Media, gaming and entertainment have replaced fun and games outside, as more parents are opting to keep their kids indoors. Aside from the safety aspect of this, it’s simply easier to prop your kids in front of the television for a couple hours of blissful silence. This in itself is quite normal and easily understandable. The problem comes in when physical activity is replaced altogether.

Unfortunately many schools don’t offer physical education as part of their curriculum, and sports are often only manageable when a parent or caregiver is available to transport them to and from practices or classes.

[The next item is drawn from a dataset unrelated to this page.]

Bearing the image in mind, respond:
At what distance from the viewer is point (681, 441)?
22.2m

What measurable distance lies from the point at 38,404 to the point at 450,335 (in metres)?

If extramural activities aren’t possible during the week, try and promote physical activity in the home and as a family:

  • Go for regular walks together in the evenings or on weekends
  • Play sports in the backyard in the evenings
  • Play fun indoor games like Wii Sports or table tennis

Tips to promote healthy eating habits in children:

  • Avoid issuing tuck shop money regularly. Make it a rare treat. You can’t control what the tuck shop sells, but you can control when you give your kids tuck shop money and the kind of snacks you put in their lunchboxes.
  • Always check food packaging. Avoid snacks that are high in fats and select snacks that are unprocessed where possible. Most fruit juices marketed as “pure” fruit juice often contain added sugars. Default to water, and diluted fruit juices as a second choice.
  • Prepare school lunches the night before. Mornings are usually rushed and unpredictable. Lunch that is prepped the night before will reduce the chance of you issuing tuck shop money last minute.
  • Get your kids to drink more water. The sensation of thirst is often masked as hunger. So if your child has eaten recently and still tells you they’re hungry, first try getting them to drink water or diluted fruit juice. If they maintain that they are hungry, only give out healthy snacks like dried fruit, nuts or seeds in small portions.

By fostering healthy lifestyle habits, child obesity in South Africa can be reduced and even avoided. Hopefully these tips to promote healthy eating habits and physical activities will help you promote a healthy lifestyle for your family.